The mayor has already made another appearance in my Ghanaian life: at the closing ceremony for the “Basic ICT Skills Workshop”. Having a closing ceremony means that we also had to have an opening ceremony. When that came up at the meeting to plan these workshops, I was surprised that someone would ask. But I was happy that it turned out to be simply a member of the Ghana Education Service giving a welcome message to the teachers at each session of the workshop.
The closing ceremony, though—that was a real ceremony complete with VIPs and TV cameras. Religion plays such an important role in life in Ghana that the ceremony began and ended with a prayer. One of the teachers, Eben, had the honor of introducing the various speakers, beginning with the Chairman, Boakye, Assistant Director of Ghana Education Service (GES). Abenaa, the project manager, then took the mike—literally, since TV3 was at the ceremony to record the events. (I’m still not sure when or if it was broadcast. I can’t figure out how I would even look up the television schedule.) During her remarks, Abenaa put the mayor on the spot about ensuring that Kumasi Metropolitan Authority (KMA) coughs up the cash to finish buying a total of 15 PCs per school, 5 a year for the next three years.

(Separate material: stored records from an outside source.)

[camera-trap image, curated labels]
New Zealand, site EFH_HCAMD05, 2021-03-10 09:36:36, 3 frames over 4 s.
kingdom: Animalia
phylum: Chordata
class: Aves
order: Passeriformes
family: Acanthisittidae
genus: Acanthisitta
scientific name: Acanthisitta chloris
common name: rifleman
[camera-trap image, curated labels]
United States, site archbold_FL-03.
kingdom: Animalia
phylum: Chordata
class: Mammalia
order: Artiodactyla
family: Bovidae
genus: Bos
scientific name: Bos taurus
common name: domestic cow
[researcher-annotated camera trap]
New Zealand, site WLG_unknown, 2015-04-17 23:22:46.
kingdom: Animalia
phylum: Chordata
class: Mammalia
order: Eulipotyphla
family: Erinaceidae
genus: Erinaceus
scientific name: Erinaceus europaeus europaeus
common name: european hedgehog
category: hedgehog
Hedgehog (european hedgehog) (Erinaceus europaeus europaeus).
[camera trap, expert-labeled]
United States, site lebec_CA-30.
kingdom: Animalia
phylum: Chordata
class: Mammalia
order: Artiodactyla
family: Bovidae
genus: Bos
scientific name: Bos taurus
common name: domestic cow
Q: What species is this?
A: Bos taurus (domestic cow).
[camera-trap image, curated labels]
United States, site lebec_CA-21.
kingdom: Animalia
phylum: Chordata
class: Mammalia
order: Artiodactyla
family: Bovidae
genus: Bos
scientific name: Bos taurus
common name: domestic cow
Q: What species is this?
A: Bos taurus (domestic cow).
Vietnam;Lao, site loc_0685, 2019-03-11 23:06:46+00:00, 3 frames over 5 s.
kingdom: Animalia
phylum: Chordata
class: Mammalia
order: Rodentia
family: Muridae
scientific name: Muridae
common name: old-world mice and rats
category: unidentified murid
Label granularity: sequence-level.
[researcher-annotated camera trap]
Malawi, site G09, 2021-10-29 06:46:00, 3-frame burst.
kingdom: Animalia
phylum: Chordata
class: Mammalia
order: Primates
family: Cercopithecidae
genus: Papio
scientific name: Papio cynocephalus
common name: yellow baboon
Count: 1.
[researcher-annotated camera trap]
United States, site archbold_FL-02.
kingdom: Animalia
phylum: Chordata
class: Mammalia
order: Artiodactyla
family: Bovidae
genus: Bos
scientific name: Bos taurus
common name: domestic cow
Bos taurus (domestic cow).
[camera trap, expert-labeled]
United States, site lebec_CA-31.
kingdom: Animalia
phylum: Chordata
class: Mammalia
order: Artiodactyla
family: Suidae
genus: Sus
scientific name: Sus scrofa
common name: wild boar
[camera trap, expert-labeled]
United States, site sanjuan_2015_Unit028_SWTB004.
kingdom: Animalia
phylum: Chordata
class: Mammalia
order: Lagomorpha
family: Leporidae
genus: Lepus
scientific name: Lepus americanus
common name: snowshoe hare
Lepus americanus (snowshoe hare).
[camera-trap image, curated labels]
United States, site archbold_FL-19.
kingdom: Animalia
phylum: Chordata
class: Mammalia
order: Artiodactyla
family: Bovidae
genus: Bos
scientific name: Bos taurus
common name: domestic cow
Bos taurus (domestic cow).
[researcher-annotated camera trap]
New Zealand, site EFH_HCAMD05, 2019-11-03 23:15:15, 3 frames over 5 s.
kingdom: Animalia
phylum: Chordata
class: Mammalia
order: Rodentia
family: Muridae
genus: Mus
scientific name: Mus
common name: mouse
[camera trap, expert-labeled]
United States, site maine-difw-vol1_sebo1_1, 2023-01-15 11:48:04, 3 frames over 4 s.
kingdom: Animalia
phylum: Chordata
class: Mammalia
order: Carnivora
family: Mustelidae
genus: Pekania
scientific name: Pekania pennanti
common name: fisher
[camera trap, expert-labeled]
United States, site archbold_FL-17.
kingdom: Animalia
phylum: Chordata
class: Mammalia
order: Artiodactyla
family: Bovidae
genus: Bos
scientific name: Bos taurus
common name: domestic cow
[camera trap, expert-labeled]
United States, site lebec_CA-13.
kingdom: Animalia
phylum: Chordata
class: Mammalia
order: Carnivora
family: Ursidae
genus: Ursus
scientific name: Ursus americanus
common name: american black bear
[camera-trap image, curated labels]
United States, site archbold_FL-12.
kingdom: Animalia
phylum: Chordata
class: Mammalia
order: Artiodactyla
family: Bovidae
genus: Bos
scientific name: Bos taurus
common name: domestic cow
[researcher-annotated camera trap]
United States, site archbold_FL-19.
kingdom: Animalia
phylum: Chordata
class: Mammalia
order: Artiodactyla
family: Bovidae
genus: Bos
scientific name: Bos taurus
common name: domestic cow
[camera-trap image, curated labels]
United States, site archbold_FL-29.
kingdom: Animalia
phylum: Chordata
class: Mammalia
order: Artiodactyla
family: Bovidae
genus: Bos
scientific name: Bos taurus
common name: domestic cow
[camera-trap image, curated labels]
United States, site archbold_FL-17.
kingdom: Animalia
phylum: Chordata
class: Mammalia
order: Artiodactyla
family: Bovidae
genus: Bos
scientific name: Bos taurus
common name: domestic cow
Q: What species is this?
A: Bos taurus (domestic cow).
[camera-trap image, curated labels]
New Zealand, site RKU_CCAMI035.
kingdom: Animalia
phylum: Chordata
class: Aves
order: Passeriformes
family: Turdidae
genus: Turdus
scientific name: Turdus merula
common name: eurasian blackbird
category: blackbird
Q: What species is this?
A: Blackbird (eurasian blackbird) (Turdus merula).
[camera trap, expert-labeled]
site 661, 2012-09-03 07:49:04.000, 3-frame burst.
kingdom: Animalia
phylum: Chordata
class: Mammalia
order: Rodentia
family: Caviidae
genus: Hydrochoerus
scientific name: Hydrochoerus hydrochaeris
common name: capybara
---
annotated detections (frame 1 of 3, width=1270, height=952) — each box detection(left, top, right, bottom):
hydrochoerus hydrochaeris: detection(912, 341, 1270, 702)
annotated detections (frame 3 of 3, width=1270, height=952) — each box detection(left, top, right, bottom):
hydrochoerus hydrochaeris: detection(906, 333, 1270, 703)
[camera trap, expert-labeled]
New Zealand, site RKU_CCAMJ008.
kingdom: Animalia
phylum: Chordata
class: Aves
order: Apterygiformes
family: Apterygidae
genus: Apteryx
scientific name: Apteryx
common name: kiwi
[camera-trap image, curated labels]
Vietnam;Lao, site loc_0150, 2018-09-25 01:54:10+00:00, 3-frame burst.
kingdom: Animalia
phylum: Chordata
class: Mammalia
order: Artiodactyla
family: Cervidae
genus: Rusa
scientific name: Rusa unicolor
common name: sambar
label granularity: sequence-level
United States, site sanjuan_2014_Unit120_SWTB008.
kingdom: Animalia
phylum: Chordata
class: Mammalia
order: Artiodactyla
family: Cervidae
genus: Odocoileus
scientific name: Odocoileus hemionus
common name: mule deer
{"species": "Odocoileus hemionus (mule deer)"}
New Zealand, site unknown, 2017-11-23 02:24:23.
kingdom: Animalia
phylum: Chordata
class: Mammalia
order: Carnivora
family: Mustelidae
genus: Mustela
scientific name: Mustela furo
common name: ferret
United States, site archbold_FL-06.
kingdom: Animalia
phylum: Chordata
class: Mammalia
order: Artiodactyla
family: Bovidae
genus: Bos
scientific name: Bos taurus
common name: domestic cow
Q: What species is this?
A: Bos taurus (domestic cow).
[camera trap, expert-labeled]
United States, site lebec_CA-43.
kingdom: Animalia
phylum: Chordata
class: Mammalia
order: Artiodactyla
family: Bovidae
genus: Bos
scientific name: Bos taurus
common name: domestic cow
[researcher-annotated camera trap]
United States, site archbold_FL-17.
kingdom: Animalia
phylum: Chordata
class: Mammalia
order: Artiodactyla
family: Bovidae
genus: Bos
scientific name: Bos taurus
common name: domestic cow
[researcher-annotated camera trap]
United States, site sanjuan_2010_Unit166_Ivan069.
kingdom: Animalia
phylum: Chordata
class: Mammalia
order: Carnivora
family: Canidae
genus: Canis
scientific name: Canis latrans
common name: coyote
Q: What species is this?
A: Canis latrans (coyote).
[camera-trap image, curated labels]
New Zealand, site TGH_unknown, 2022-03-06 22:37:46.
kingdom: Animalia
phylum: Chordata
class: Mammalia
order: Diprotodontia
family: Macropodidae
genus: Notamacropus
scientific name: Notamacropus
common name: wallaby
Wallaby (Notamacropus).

Abenaa’s remarks were followed by a speech by Mayor Samuel Sarpong and the requisite photo op of him handing out a few of the completion certificates to the teachers. Given his busy schedule, he then headed off to his next event. These speeches were followed by comments from one of the teachers, John, on behalf of the participants and by Liz as the facilitator. Both Liz and John pointed out how much giving each school a projector would help the project.
Side discussion: the schools are being asked to teach ICT (Information and Communication Technology) without real examples of the technology, since funds for the schools are limited (must more so than in the US). Many of these problems could be somewhat alleviated by using a projector with a single computer, as it gives a way to show various softwares (Microsoft Excel) and pictures. As an example of the lack of ICT tools, yesterday on one of my school visits, the ICT teacher asked if she could bring her students in to see the “pointer device”, aka “joystick”, aka the little red mouse in the middle of an IBM laptop keyboard. I’m hoping that MCI and/or GES find a way to get funding for projectors for the schools. We now return you to the story in progress.
Certificate presentation started up again. Abenaa had all kinds of people handing out certificates, from members of the GES to members of the Steering Committee to Liz and me. After all the certificates were presented, Chairman Boakye gave some closing remarks, followed by Cynthia, another teacher, giving the closing prayer. Post-ceremony was the series of required group pictures. It reminded me very much of my wedding, because all I had to do was stand in one place while various groups of people were put around me. Fittingly enough, the Opoku Ware teacher taking the pictures, Marfo, runs a photo and video business on the side.